SOLOPOS.COM - Rohmah Ermawati (Solopos/Istimewa)

Solopos.com, SOLO – Kontroversi soal kenaikan uang kuliah tunggal (UKT) menghiasi pemberitaan media beberapa waktu terakhir. Protes bermunculan dari kalangan mahasiswa sejumlah perguruan tinggi yang merasa keberatan dengan UKT yang semakin tak terjangkau kemampuan ekonomi keluarga mereka.

Sedangkan pengelola kampus berdalih kenaikan UKT merupakan salah satu upaya meningkatkan kualitas layanan pembelajaran. Sebagai bentuk kontribusi biaya pendidikan yang harus dibayarkan oleh mahasiswa setiap semester, UKT memiliki peran krusial dalam mendukung operasional perguruan tinggi.

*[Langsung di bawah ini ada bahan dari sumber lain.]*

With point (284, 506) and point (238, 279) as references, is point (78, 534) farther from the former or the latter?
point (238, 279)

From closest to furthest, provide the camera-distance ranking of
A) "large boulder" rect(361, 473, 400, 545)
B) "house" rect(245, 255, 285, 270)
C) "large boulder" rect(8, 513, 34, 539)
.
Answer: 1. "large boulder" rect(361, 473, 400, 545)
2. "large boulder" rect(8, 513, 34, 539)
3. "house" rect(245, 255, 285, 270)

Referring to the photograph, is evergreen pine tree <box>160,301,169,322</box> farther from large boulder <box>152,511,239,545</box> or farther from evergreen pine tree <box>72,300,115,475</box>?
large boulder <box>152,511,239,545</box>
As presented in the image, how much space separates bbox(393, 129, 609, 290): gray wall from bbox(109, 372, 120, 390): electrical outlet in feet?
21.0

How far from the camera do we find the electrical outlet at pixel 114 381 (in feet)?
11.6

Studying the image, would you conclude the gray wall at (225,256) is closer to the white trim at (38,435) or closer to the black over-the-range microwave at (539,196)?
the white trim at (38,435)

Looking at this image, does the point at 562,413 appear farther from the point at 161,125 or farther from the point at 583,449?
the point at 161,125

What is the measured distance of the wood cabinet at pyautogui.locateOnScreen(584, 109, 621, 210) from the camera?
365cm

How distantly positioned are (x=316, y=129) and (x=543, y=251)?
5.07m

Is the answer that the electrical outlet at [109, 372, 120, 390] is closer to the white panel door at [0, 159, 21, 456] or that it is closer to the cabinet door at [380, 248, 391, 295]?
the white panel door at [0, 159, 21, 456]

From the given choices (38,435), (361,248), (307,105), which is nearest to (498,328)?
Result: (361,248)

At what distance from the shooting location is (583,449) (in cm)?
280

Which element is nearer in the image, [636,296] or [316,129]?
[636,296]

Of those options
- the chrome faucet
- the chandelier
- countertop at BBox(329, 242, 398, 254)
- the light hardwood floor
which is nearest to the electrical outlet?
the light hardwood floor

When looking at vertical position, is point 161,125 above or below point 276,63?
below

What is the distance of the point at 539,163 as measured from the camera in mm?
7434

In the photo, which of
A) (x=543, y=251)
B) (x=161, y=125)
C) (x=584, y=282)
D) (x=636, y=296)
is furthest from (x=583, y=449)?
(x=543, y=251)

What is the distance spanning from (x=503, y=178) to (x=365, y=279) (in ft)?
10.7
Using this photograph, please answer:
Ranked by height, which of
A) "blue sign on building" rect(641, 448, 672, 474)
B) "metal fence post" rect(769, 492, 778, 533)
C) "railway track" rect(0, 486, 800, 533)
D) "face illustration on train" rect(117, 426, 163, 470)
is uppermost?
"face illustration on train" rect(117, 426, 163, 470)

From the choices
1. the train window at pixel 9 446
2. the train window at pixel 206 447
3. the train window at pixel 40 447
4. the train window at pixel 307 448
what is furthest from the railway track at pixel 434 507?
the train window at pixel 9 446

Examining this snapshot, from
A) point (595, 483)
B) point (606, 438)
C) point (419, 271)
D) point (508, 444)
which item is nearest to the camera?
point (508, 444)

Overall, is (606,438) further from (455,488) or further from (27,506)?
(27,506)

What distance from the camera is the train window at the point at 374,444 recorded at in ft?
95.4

Promosi Meniti Jalan Terakhir menuju Paris

Kenaikan UKT yang signifikan membebani mahasiswa dari golongan ekonomi menengah ke bawah. Hal ini berpotensi menyebabkan penurunan jumlah mahasiswa—terutama dari keluarga berekonomi menengah ke bawah.

Riuh protes tentang UKT kian ramai dengan munculnya pernyataan Sekretaris Direktorat Jenderal Pendidikan Tinggi Kementerian Pendidikan Kebudayaan Riset dan Teknologi Tjitjik Sri Tjahjandarie bahwa perguruan tinggi masuk klasifikasi sebagai pendidikan tersier atau tertiary education.

Dia menyebut perguruan tinggi adalah pilihan, tidak seperti program wajib belajar 12 tahun yang mencakup SD, SMP, dan SMA serta yang sederajat. Pendanaan pemerintah tidak difokuskan pada pendidikan tinggi, tapi untuk program wajib belajar.

Pernyataan itu langsung menuai kritik dari berbagai pihak. Koordinator Nasional Jaringan Pemerhati Pendidikan Indonesia (JPPI), Ubaid Matraji, menilai pernyataan Tjitjik salah besar dan melukai perasaan masyarakat serta menciutkan mimpi anak bangsa untuk bisa duduk di bangku kuliah.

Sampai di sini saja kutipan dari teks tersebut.